Associação de Ex-combatentes.
HELENA CRISTINA DIAS DE OLIVEIRA BARBOSA*
Introdução
Atividades pedagógicas em museus sempre despertam a atenção dos aluno,
constituindo um meio interessante de complementar ao que é ensinado em sala de aula. Esse
caráter de complementariedade deixa sempre uma dúvida acerca do que foi aprendido com
essa visita, para além de uma cópia de legendas e de horas agradáveis passadas em um
ambiente diferente, na companhia sempre prazerosa dos colegas.

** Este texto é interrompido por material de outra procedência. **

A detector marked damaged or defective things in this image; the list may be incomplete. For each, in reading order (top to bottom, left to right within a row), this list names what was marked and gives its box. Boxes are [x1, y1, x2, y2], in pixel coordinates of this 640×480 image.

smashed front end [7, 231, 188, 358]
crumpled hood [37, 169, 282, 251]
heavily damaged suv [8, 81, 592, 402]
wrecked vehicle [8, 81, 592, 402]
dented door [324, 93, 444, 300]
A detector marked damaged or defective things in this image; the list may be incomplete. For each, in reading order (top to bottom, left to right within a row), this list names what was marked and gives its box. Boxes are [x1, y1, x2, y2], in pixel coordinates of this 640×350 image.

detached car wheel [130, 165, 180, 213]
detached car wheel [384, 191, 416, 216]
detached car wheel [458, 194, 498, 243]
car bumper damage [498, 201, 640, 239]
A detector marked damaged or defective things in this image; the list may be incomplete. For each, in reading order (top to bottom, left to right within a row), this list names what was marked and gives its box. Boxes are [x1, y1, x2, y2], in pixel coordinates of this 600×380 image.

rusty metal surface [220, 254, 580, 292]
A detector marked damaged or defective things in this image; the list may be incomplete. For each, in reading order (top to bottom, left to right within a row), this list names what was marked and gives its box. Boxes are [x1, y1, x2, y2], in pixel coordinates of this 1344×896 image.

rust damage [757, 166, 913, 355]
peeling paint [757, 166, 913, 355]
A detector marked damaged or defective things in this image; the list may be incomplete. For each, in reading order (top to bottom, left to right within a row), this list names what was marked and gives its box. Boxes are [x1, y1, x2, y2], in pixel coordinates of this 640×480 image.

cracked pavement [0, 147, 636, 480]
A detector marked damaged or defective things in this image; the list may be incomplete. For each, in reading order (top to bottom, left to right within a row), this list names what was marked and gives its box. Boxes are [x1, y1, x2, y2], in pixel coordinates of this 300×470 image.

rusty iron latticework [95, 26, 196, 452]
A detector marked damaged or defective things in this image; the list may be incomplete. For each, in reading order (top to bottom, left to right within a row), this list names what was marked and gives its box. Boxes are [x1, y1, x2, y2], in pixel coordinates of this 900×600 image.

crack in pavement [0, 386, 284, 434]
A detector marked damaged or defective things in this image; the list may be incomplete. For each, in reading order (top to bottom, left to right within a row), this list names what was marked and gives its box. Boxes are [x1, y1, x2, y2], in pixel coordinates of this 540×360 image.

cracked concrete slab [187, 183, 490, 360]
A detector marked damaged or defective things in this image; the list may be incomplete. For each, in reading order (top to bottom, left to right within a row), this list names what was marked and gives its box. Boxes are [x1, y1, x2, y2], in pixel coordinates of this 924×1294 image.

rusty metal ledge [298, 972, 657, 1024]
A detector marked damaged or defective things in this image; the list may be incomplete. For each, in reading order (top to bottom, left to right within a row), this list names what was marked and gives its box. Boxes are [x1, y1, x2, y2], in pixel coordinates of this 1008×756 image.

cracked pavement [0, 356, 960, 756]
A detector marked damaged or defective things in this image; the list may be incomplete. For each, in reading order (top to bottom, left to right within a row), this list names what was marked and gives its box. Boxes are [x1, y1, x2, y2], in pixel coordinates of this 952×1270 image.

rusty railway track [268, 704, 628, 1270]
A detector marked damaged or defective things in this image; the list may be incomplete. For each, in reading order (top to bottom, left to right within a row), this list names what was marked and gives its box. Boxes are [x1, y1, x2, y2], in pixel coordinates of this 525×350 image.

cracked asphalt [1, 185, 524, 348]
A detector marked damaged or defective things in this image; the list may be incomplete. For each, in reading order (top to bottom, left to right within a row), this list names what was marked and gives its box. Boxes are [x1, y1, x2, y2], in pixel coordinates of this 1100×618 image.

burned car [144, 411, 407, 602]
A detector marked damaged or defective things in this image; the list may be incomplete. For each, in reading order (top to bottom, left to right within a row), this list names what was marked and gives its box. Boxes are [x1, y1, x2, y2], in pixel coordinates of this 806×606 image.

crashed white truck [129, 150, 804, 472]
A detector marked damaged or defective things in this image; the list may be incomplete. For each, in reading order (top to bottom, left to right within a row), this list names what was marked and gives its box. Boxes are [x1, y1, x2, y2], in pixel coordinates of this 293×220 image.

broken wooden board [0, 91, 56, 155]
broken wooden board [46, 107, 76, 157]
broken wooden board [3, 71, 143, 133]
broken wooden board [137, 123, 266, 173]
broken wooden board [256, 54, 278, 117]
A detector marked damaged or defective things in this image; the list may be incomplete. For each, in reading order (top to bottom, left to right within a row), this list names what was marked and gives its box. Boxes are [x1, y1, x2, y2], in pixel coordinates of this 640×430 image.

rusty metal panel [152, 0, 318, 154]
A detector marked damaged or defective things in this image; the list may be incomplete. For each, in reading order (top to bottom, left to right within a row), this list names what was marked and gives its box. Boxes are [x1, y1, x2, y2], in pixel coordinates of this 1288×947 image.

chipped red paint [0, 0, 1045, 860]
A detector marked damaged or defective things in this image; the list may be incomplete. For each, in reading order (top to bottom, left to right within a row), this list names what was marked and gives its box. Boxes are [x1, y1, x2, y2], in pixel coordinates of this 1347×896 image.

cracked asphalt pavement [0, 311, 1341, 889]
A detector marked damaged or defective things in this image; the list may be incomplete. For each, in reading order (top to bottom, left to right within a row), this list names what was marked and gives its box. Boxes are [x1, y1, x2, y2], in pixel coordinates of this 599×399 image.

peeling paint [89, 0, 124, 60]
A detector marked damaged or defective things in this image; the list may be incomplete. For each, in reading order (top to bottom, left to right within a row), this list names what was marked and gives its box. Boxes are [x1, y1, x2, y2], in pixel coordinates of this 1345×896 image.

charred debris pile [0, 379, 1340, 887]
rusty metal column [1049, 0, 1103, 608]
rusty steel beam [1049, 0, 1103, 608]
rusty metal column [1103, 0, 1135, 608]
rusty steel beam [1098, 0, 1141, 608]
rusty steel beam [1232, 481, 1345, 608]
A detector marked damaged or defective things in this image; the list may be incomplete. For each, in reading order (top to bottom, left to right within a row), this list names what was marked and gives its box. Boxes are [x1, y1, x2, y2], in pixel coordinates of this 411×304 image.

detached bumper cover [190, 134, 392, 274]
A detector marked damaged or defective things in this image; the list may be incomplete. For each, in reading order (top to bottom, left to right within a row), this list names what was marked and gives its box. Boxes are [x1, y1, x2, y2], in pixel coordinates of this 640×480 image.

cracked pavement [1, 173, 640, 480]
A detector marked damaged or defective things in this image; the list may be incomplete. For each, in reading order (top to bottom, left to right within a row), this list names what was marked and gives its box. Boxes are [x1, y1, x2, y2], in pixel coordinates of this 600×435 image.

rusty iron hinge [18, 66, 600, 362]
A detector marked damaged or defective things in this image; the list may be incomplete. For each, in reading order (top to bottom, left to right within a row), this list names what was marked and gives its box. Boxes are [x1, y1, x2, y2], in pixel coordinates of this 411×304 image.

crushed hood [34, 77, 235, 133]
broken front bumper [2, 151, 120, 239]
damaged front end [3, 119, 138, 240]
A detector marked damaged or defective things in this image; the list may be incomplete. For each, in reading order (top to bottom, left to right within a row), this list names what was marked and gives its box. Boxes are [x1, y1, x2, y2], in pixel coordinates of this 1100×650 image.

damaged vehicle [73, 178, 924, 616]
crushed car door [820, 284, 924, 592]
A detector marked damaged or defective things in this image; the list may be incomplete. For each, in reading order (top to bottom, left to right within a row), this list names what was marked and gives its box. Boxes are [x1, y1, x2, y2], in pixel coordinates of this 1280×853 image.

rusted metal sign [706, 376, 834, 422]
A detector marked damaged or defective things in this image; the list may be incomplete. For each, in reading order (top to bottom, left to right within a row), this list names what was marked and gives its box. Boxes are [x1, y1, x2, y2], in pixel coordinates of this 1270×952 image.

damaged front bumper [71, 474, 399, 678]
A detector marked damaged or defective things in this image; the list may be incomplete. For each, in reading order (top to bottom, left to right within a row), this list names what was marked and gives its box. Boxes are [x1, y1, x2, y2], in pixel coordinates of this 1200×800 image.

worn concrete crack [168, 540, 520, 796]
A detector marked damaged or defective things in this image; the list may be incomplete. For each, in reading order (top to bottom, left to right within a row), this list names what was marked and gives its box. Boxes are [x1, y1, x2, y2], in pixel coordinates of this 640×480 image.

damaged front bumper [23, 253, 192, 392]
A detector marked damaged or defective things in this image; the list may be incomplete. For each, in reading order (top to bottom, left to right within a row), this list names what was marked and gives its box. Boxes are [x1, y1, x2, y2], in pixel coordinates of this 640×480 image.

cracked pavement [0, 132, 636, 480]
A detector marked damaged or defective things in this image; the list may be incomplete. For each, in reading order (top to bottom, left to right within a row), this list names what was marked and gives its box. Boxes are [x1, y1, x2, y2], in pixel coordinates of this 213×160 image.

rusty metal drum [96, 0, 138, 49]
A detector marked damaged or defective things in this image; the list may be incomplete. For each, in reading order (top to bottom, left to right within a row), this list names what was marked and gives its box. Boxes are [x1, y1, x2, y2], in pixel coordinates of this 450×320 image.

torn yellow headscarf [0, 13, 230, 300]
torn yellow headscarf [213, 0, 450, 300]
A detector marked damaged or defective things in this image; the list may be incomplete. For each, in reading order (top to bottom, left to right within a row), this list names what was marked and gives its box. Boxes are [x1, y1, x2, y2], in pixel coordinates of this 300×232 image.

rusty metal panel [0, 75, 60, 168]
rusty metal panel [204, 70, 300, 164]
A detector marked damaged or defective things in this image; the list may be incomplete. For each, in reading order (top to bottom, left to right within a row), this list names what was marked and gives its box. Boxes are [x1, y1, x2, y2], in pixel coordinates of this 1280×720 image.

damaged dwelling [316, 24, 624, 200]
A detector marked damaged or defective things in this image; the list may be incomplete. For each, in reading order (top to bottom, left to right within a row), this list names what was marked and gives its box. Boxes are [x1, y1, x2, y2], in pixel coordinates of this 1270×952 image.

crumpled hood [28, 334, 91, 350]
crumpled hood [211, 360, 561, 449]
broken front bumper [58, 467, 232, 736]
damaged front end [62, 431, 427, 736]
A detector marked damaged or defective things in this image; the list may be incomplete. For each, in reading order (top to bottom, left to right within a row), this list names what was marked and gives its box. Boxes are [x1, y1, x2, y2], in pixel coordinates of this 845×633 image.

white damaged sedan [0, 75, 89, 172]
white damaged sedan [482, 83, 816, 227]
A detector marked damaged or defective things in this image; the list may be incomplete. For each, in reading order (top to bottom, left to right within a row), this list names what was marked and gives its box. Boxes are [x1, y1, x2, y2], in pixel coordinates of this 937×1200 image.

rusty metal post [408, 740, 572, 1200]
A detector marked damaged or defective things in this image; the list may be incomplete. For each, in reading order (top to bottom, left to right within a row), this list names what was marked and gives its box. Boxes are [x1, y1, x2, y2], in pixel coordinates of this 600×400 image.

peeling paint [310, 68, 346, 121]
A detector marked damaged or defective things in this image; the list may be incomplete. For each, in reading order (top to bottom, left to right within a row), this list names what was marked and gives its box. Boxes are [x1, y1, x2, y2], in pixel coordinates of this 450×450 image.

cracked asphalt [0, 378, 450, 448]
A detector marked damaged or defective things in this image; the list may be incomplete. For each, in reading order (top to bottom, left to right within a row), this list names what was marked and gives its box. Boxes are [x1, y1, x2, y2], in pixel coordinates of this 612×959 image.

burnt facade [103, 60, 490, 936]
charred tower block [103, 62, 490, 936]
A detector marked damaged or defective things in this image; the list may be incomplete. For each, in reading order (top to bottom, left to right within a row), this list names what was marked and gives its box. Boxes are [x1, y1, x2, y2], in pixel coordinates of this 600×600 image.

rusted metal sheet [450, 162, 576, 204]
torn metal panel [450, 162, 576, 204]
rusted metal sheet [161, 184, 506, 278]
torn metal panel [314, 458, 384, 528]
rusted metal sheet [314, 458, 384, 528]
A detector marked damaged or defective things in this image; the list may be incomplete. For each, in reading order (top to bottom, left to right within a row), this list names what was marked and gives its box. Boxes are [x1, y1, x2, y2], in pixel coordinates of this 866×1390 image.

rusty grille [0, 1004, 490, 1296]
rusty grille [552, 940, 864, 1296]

Partindo do conceito de educação patrimonial como um processo permanente e
sistemático, que apresenta o Patrimônio Cultural como fonte primária de conhecimento,
propomos neste trabalho a elaboração de ações educativas que tornem a visita a um museu
uma atividade capaz de dinamizar o processo de ensino – aprendizagem. Além disso, cremos
que essas ações também podem contribuir para a construção de uma consciência crítica
comprometida com a valorização e preservação do patrimônio e capaz de refletir sobre a
relação entre história, memória, patrimônio e identidade pessoal e cultural.
Tomaremos como tema as memórias da participação brasileira na 2ª Guerra Mundial, a
partir de uma visita ao Museu Aeroespacial, no Campo dos Afonsos, no Rio de Janeiro, de
diferentes relatos e fotos de pracinhas e de uma visita à Associação de ex-combatentes. O
trabalho terá como objetivos: discutir os conceitos de história, memória, memória dominante,
memórias subterrâneas e lugar de memória; refletir sobre os processos de construção de
memória e do conhecimento histórico; identificar o Museu Aeroespacial como um lugar de
memória; analisar diferentes narrativas sobre a participação brasileira na 2ª Guerra.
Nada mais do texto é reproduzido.